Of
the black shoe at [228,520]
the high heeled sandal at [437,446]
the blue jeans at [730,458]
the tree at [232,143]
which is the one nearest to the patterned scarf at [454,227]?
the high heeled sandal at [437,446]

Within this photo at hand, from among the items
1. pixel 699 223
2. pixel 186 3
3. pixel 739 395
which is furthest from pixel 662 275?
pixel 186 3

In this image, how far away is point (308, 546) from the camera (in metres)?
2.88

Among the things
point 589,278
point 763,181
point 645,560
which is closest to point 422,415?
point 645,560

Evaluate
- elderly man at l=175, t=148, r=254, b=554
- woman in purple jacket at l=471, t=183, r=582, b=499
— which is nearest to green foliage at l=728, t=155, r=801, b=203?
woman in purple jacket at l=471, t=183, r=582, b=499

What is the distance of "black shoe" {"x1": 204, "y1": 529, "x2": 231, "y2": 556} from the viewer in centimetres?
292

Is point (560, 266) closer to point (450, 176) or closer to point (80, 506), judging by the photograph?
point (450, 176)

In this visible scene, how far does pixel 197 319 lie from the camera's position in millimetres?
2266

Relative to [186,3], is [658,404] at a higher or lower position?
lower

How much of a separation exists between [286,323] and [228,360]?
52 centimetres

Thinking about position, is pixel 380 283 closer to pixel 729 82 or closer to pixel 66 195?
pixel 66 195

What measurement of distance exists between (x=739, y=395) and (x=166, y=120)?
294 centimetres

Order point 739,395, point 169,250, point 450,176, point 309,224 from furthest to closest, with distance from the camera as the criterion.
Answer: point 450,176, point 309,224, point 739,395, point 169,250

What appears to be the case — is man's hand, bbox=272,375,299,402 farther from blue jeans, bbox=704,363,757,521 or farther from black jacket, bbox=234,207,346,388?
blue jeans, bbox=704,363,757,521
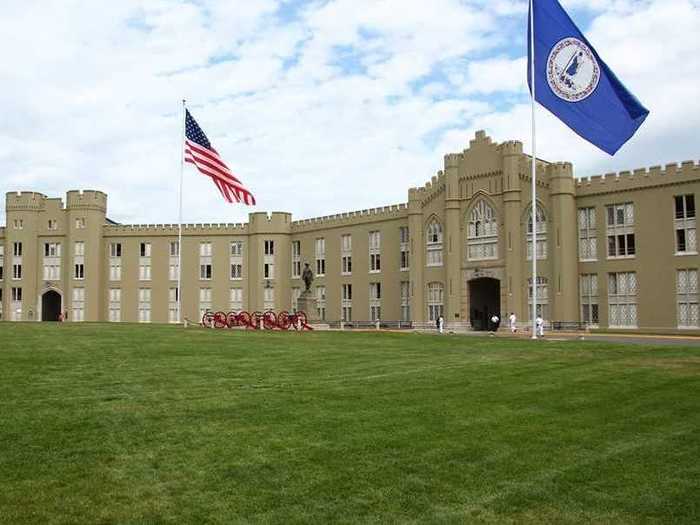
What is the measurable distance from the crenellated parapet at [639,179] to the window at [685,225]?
1303 mm

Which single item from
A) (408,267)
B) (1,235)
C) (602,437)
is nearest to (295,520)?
(602,437)

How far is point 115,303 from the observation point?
78.0 metres

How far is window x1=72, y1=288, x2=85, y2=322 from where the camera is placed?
76.5 metres

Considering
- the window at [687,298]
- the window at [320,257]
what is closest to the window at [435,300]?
the window at [320,257]

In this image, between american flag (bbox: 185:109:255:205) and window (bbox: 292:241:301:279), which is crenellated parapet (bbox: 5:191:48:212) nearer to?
window (bbox: 292:241:301:279)

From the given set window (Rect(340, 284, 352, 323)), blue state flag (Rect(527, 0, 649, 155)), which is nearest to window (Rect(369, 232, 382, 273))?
window (Rect(340, 284, 352, 323))

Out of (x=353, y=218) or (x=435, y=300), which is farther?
(x=353, y=218)

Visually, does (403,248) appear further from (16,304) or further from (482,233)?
(16,304)

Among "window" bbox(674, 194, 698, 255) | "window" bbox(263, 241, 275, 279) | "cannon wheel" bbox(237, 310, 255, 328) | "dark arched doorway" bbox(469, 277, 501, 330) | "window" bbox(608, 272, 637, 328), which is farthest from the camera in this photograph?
"window" bbox(263, 241, 275, 279)

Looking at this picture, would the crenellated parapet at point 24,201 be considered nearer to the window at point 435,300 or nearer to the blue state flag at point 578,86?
the window at point 435,300

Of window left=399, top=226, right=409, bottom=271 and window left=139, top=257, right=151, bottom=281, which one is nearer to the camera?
window left=399, top=226, right=409, bottom=271

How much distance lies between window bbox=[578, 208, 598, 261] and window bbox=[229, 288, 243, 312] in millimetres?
38236

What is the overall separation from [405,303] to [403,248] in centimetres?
515

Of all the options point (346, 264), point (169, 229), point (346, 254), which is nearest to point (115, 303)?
point (169, 229)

★ ★ ★ ★

§ **To do**
Please reproduce, word for word, the lines from the one containing "From the given" through the last line, inclusive.

§ **Output for this exercise**
From the given set window (Rect(340, 284, 352, 323)), blue state flag (Rect(527, 0, 649, 155)), which is nearest to window (Rect(369, 232, 382, 273))?
window (Rect(340, 284, 352, 323))

Out of (x=353, y=218) or (x=435, y=300), which is farther?
(x=353, y=218)

Visually, does (403,248) appear further from (16,304) or further from (482,233)?
(16,304)

Among "window" bbox(674, 194, 698, 255) | "window" bbox(263, 241, 275, 279) | "cannon wheel" bbox(237, 310, 255, 328) | "dark arched doorway" bbox(469, 277, 501, 330) | "window" bbox(608, 272, 637, 328), which is farthest from the camera in this photograph?
"window" bbox(263, 241, 275, 279)

Looking at this picture, would the crenellated parapet at point 24,201 be considered nearer to the window at point 435,300 or nearer to the blue state flag at point 578,86?
the window at point 435,300

Of window left=399, top=226, right=409, bottom=271 and window left=139, top=257, right=151, bottom=281, which one is nearer to the camera?
window left=399, top=226, right=409, bottom=271

How much distance lies between window bbox=[578, 208, 598, 261] and window bbox=[229, 288, 243, 312] in millimetres?
38236

What is the overall separation from [405,303] to [403,248] in centimetres?
515

Of all the options point (346, 264), point (169, 229), point (346, 254), which is nearest to point (115, 303)?
point (169, 229)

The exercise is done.